Kolbsheim (Bas-Rhin), reportage
L’ancienne Zad du Moulin, expulsée le 10 septembre 2018, est à 200 mètres de là. Elle protégeait la forêt centenaire de Kolbsheim (Bas-Rhin). En cet après-midi de la mi-avril 2021, cet écosystème humide est éventré par le monumental chantier du « grand contournement ouest » (GCO) de Strasbourg, un tronçon d’autoroute de 24 kilomètres construit par Vinci, auquel se sont opposés des milliers de personnes, dénonçant ses conséquences environnementales et son inutilité. La disparition de la gagée velue (Gagea villosa), une fleur protégée qui poussait là avant le début du chantier, y a été constatée par Vincent Schmidt, d’Alsace Nature, Michel Dupont, du collectif GCO Non merci et Dany Karcher, ancien maire de Kolbsheim. La quasi-intégralité de l’effectif de cette plante aux pétales jaunes a été détruite pour construire des bassins de rétention d’eau.
Avant les travaux, Vinci arguait que la population de gagée velue serait sauvée dans le cadre des mesures compensatoires : lorsque les aménageurs tuent un écosystème, la loi leur impose de mesurer leurs atteintes à la biodiversité et de mettre en place des compensations sur d’autres lieux. En l’occurrence, ils ont « déplaqué » la terre contenant des bulbes de la fleur pour la transplanter à une centaine de mètres. L’opération a été réalisée début 2019, d’après la multinationale contactée par Reporterre. Plus de deux ans après, aucun pied de gagée velue (Gagea villosa) n’a été trouvée sur le site des transplantations, selon Vincent Schmidt, membre d’un groupe de travail d’Alsace Nature sur les mesures compensatoires. Dans ce cas, la mesure compensatoire est alors dite « non fonctionnelle » écologiquement, n’étant pas viable pour la faune ou la flore déplacée.
L’écologiste pointe du doigt les deux seuls plants rescapés, qui étaient en dehors du chantier : « Comme c’est souvent le cas avec les mesures compensatoires, nous n’avions aucune certitude quant à la fonctionnalité écologique de cette mesure. Le biotope de cette parcelle n’est peut-être pas adapté à la gagée velue, qui ne pourra donc jamais pousser. Cela montre la limite de ces pratiques d’aménagement du territoire, déconnectées des écosystèmes. On ne peut pas faire ce que l’on veut avec la nature. »

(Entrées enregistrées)

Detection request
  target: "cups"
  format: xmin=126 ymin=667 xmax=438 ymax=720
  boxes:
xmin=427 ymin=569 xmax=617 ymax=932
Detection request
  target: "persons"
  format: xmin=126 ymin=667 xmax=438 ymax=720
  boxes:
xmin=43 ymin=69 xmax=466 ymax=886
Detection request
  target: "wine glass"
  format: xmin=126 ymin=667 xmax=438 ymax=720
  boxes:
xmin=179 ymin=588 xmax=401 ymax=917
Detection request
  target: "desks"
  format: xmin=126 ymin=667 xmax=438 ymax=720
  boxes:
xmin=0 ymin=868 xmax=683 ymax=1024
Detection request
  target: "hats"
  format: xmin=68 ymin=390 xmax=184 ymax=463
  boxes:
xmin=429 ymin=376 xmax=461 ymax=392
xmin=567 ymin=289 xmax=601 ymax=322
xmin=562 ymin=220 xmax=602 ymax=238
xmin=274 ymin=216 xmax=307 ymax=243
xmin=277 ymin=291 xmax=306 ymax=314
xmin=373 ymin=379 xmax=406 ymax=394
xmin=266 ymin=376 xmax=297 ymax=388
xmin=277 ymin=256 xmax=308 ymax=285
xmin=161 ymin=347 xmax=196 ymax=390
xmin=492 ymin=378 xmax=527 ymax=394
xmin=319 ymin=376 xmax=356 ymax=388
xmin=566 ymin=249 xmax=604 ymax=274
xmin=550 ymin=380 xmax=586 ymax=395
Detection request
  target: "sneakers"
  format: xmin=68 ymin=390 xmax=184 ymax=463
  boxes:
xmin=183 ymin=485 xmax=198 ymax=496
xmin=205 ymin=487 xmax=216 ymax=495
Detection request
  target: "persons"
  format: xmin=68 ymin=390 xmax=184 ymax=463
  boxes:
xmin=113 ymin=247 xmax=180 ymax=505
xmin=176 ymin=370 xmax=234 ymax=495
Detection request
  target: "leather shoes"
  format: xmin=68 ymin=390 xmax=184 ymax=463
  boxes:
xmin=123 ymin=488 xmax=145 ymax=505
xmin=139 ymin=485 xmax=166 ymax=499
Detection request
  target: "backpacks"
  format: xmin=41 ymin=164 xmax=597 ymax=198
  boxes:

- Consignes:
1) Résumez en deux phrases le reportage sur la gagée velue de Kolbsheim.
2) Rédigez la suite du reportage sur la gagée velue de Kolbsheim, à partir de sa dernière phrase.
Les enregistrements ne servent pas ici.

- Réponses rédigées:
1) Le chantier du grand contournement ouest de Strasbourg, construit par Vinci, a détruit la quasi-intégralité de la gagée velue, une fleur protégée qui poussait dans la forêt de Kolbsheim. La terre contenant ses bulbes avait été transplantée début 2019 au titre des mesures compensatoires, mais aucun pied n'a été trouvé sur le nouveau site plus de deux ans après, ce qui montre selon un membre d'Alsace Nature la limite de ces pratiques déconnectées des écosystèmes.

2)
Des zones déjà naturelles
Vinci estime qu’il est « effectivement possible que la transplantation n’ait pas fonctionné et que, le cas échéant, des mesures correctives seront proposées ». L’entreprise communique régulièrement sur les mesures compensatoires grâce à un compte Twitter dédié au GCO. À Reporterre, elle dit avoir créé 320 hectares de compensations environnementales, dont 48 hectares de reboisement sur 27 sites, et 270 hectares de milieux favorables aux espèces impactées par le projet sur 28 sites.
« Comme pour tous les projets écocides, les mesures compensatoires sont un argument des aménageurs, dit Michel Dupont, qui a fait une grève de la faim contre le GCO à l’automne 2018. Vinci et l’État, par l’intermédiaire du préfet Jean-Luc Marx, promettaient qu’elles seraient effectives et très suivies. En tant qu’opposants au GCO, nous avons décidé de documenter précisément leurs actions : celles-ci ne sont ni plus ni moins d’une opération de communication. »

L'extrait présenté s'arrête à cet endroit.